Karolak Matthew R, Yang Xiangli, Elefteriou Florent
Department of Pharmacology, Vanderbilt Center for Bone Biology.
Department of Pharmacology, Vanderbilt Center for Bone Biology, Department of Medicine and.
Hum Mol Genet. 2015 May 1;24(9):2552-64. doi: 10.1093/hmg/ddv019. Epub 2015 Jan 23.
Aberrant fibroblast growth factor receptor 3 (FGFR3) signaling disrupts chondrocyte proliferation and growth plate size and architecture, leading to various chondrodysplasias or bone overgrowth. These observations suggest that the duration, intensity and cellular context of FGFR signaling during growth plate chondrocyte maturation require tight, regulated control for proper bone elongation. However, the machinery fine-tuning FGFR signaling in chondrocytes is incompletely defined. We report here that neurofibromin, a Ras-GAP encoded by Nf1, has an overlapping expression pattern with FGFR1 and FGFR3 in prehypertrophic chondrocytes, and with FGFR1 in hypertrophic chondrocytes during endochondral ossification. Based on previous evidence that neurofibromin inhibits Ras-ERK signaling in chondrocytes and phenotypic analogies between mice with constitutive FGFR1 activation and Nf1 deficiency in Col2a1-positive chondrocytes, we asked whether neurofibromin is required to control FGFR1-Ras-ERK signaling in maturing chondrocytes in vivo. Genetic Nf1 ablation in Fgfr1-deficient chondrocytes reactivated Ras-ERK1/2 signaling in hypertrophic chondrocytes and reversed the expansion of the hypertrophic zone observed in mice lacking Fgfr1 in Col2a1-positive chondrocytes. Histomorphometric and gene expression analyses suggested that neurofibromin, by inhibiting Rankl expression, attenuates pro-osteoclastogenic FGFR1 signaling in hypertrophic chondrocytes.

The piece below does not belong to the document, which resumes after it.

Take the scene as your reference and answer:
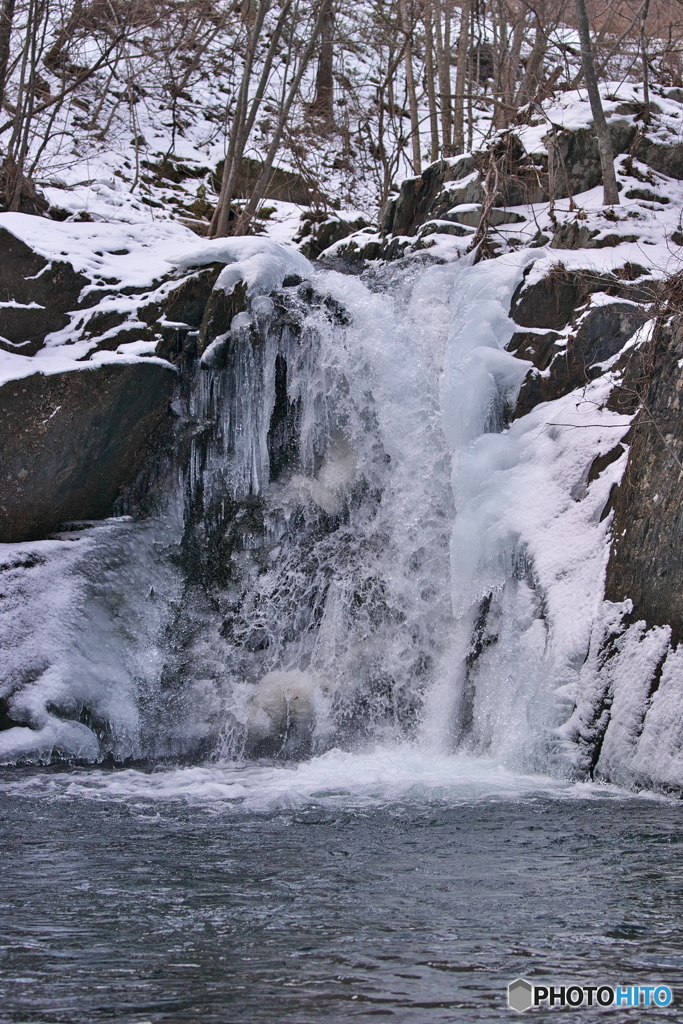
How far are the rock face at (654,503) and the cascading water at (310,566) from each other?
0.27 metres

We also provide evidence suggesting that neurofibromin in prehypertrophic chondrocytes, downstream of FGFRs and via an indirect mechanism, is required for normal extension and organization of proliferative columns. Collectively, this study indicates that FGFR signaling provides an important input into the Ras-Raf-MEK-ERK1/2 signaling axis in chondrocytes, and that this input is differentially regulated during chondrocyte maturation by a complex intracellular machinery, of which neurofibromin is a critical component.
异常的成纤维细胞生长因子受体3(FGFR3)信号传导会破坏软骨细胞增殖以及生长板的大小和结构,导致各种软骨发育异常或骨过度生长。这些观察结果表明,生长板软骨细胞成熟过程中FGFR信号传导的持续时间、强度和细胞环境需要严格、受调控的控制,以实现正常的骨骼伸长。然而,在软骨细胞中微调FGFR信号传导的机制尚未完全明确。我们在此报告,神经纤维瘤蛋白是由Nf1编码的一种Ras-GAP,在软骨内骨化过程中,其在肥大前软骨细胞中与FGFR1和FGFR3具有重叠的表达模式,在肥大软骨细胞中与FGFR1具有重叠的表达模式。基于先前的证据表明神经纤维瘤蛋白抑制软骨细胞中的Ras-ERK信号传导,以及在Col2a1阳性软骨细胞中组成型FGFR1激活的小鼠与Nf1缺陷小鼠之间的表型相似性,我们询问神经纤维瘤蛋白是否是体内成熟软骨细胞中控制FGFR1-Ras-ERK信号传导所必需的。在Fgfr1缺陷的软骨细胞中进行基因Nf1缺失会重新激活肥大软骨细胞中的Ras-ERK1/2信号传导,并逆转在Col2a1阳性软骨细胞中缺乏Fgfr1的小鼠中观察到的肥大区扩张。组织形态计量学和基因表达分析表明,神经纤维瘤蛋白通过抑制Rankl表达,减弱肥大软骨细胞中促破骨细胞生成的FGFR1信号传导。我们还提供证据表明,肥大前软骨细胞中的神经纤维瘤蛋白在FGFRs下游并通过间接机制,是增殖柱正常延伸和组织所必需的。总体而言,这项研究表明FGFR信号传导为软骨细胞中的Ras-Raf-MEK-ERK1/2信号轴提供了重要输入,并且这种输入在软骨细胞成熟过程中由复杂的细胞内机制进行差异调节,其中神经纤维瘤蛋白是关键组成部分。